Start of INPUT RECORDS

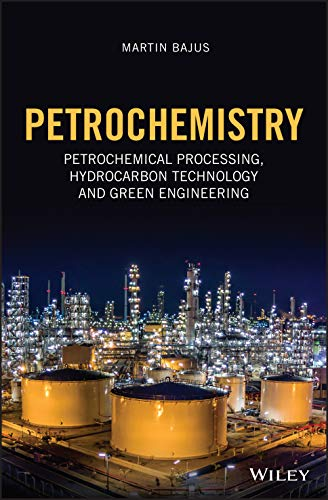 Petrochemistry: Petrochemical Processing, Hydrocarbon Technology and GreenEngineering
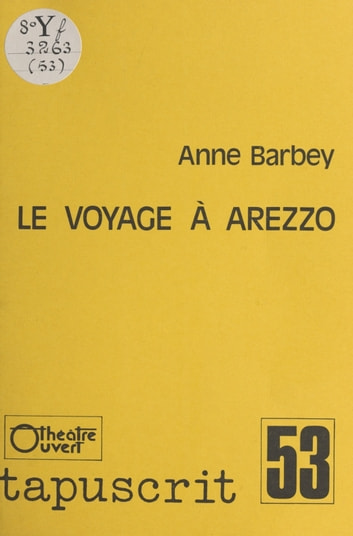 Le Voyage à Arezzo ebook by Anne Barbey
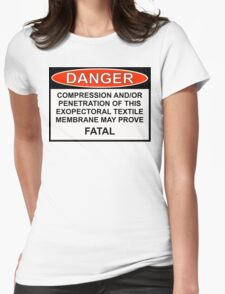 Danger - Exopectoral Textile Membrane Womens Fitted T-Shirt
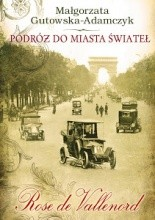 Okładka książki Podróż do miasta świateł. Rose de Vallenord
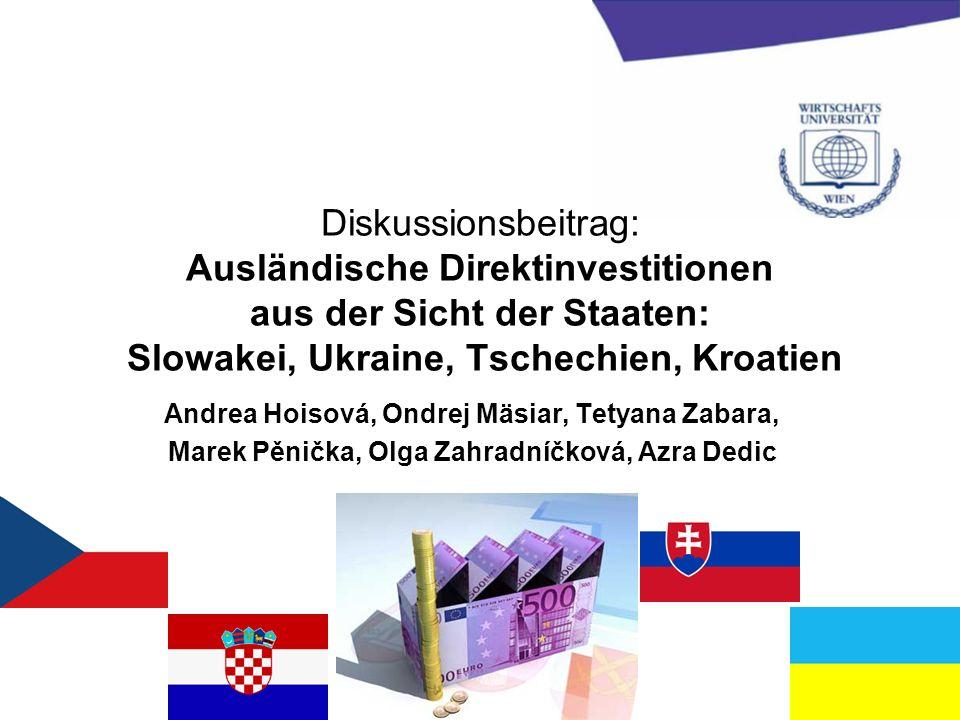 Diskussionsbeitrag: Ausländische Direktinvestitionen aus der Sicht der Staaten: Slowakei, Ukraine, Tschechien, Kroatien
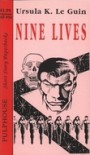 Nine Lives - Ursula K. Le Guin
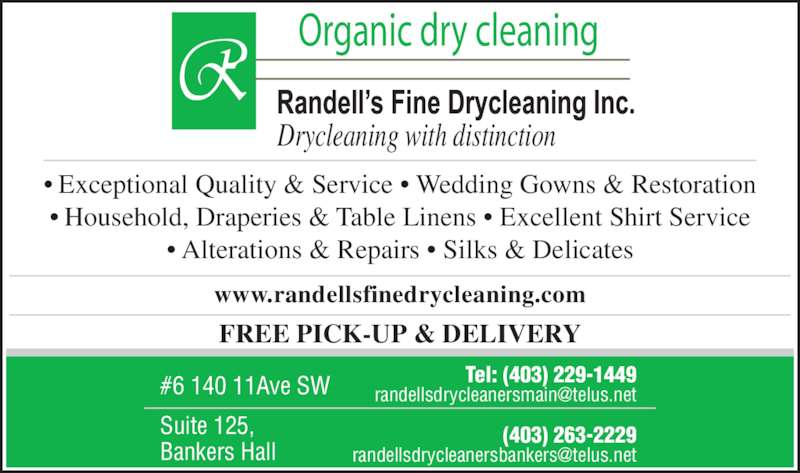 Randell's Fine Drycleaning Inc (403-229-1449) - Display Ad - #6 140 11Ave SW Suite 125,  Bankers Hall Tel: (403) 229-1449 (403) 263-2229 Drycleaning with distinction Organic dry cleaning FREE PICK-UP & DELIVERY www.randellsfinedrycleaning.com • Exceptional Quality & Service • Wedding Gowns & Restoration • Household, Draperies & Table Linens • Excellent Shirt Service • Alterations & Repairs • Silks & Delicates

End of INPUT RECORDS
Start of INPUT RECORDS

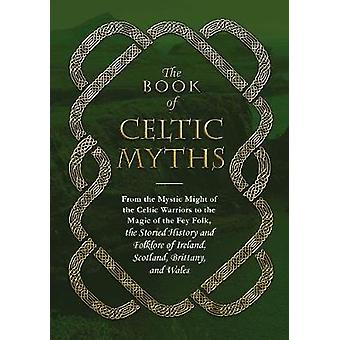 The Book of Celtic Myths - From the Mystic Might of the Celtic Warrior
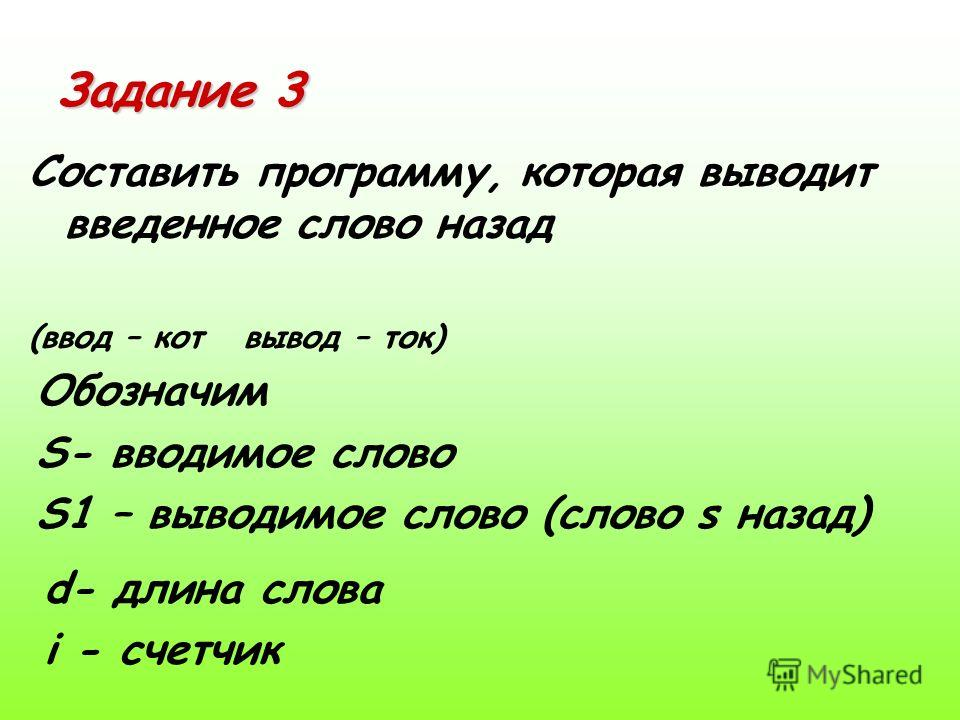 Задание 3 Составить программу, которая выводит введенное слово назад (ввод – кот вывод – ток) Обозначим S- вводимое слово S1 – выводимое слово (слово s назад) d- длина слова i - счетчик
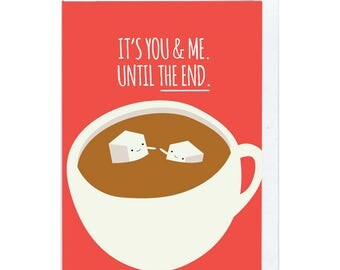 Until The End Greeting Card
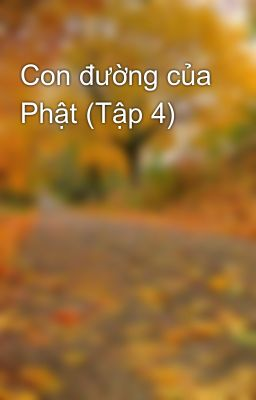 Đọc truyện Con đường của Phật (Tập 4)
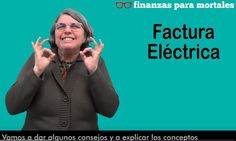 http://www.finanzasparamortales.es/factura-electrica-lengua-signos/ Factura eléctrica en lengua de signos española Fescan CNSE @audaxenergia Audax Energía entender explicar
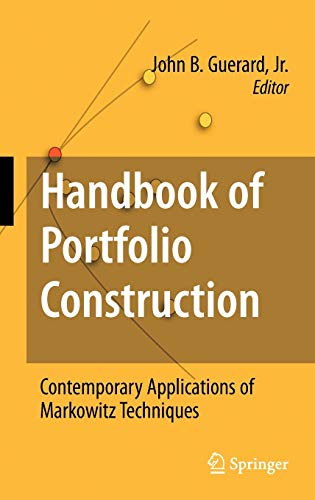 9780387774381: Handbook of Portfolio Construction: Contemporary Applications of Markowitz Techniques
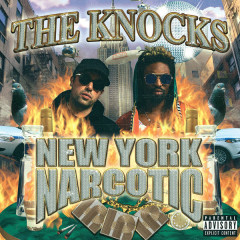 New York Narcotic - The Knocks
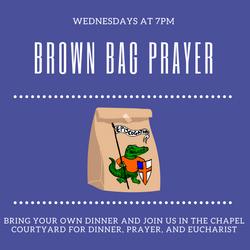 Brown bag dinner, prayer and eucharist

End of INPUT RECORDS

◆ **WHAT TO WORK ON**
Would you print exactly the lines in the listing above, from the line bearing "Petrochemistry: Petrochemical Processing, Hydrocarbon" through the line bearing "Nine Lives - Ursula K. Le Guin", leaving out all pictures?

◆ **SOLUTION TO THIS TASK**
 Petrochemistry: Petrochemical Processing, Hydrocarbon Technology and GreenEngineering
 Le Voyage à Arezzo ebook by Anne Barbey
 Danger - Exopectoral Textile Membrane Womens Fitted T-Shirt
 Okładka książki Podróż do miasta świateł. Rose de Vallenord
 Diskussionsbeitrag: Ausländische Direktinvestitionen aus der Sicht der Staaten: Slowakei, Ukraine, Tschechien, Kroatien
 Nine Lives - Ursula K. Le Guin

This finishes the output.